The Weekly Times again takes up the subject, and the following appears on January 9th, 1880:—“We made a second expedition, with Mr. George Smith, of Coalville, on Sunday, in search of a Gipsy encampment; and though the way was long and tedious, and we were both lamed with walking before we returned at night, yet we had not gone one step out of our way. There is no encampment of these ancient and interesting people in the neighbourhood of the hundred odd square miles which composes the site of the metropolis, with which Mr. Smith is not acquainted, and to which we verily believe he could lead a friend if he was blindfolded.

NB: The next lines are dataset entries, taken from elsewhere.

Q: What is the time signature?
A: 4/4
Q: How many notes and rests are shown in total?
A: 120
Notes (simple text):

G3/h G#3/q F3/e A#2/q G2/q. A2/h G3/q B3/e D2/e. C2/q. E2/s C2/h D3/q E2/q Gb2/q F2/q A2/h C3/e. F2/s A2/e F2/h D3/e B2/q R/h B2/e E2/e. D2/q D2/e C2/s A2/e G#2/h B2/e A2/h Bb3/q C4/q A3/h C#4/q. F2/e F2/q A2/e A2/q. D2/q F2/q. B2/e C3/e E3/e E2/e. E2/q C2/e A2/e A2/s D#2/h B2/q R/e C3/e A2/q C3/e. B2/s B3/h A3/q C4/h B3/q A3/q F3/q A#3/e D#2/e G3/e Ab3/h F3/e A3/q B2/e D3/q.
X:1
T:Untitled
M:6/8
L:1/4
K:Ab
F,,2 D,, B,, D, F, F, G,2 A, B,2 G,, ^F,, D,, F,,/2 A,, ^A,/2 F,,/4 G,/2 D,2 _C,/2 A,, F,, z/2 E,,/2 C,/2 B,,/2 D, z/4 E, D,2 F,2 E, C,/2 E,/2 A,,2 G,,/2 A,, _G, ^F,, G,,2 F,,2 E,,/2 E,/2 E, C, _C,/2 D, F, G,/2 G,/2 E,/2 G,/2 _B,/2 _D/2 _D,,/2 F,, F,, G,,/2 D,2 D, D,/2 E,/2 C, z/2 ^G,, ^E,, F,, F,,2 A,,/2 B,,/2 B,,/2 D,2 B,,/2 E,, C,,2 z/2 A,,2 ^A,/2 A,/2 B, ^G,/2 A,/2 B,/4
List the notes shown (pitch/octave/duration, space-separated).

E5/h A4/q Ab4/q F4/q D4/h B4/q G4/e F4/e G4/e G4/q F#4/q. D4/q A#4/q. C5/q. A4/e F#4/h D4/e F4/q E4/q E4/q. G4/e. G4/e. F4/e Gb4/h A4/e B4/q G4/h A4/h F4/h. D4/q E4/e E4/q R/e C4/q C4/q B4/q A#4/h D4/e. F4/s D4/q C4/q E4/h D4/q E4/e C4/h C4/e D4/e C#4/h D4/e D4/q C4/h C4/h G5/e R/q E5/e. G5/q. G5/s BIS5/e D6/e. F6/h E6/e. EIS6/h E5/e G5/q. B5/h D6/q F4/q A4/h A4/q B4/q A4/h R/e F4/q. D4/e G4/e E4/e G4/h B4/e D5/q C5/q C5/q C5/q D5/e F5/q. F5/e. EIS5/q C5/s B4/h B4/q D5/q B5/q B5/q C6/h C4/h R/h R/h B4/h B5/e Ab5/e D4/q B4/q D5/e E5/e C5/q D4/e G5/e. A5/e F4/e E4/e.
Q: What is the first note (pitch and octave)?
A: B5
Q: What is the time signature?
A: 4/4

The way we went must remain somewhat of a secret, because the Gipsies do not care to see many visitors on the only day of the week which is one of absolute rest to them. All that we shall disclose about the way is, that we skirted Mount Nod, and for a short distance looked upon the face of an ancient river, then up-hill we clambered for many longish miles, until we turned out of a certain lane into the encampment. There was a rude picturesqueness in the gaping of the vans and tents. In
the foreground were the vans, to the rear the cloth kraals, with their smoky coverings stretched over poles; from a hole in the centre the smoke ascended, furnishing evidence that the open brazier was burning within. The vans protected the approach to the camp, just in the same way that artillery are planted to keep the road to a military encampment. Mr. Smith’s face seemed to be well known to these strange people, and we no sooner appeared in sight than the swinging door of every van was edged with faces, and forth from the strange kraals there crept child and woman, youth and dog, to say a kindly word, or bark a welcome to the visitors. But for the Gipsies’ welcome we might have had an unpleasant reception from the dogs. They were evidently dubious as to our character, their training inclining them to bite, if they get a chance, any leg wearing black cloth, but to give the ragged-trousered visitors a fawning welcome; so they sniffed again and again, and growled, until driven away by the voices of their owners. Perchance, during the remainder of the day, they were revolving in their intelligent minds how it had come to pass that the black cloth legs were received with evident marks of favour. Nor were they able to settle the point easily, for whenever we happened to look round the encampment during the afternoon, from the raised door-way of a kraal where we happened to be couched, we noticed the eyes of one or other of the four-footed guardians fixed intently on us. There were about twenty vans and tents in all; and each paid one shilling a week to the ground landlord. That money, with whatever else was required for food, was obtained by hawking at this season of the year, and trade was very bad. Winter must be a fearful experience for these children of the air, and the field, the summer sun, the wild flowers, and the fruits of harvest. Such rains as have descended, such snows as have been falling, such cold winds as have been blowing, must discount fearfully the joys of the three happier seasons of the year.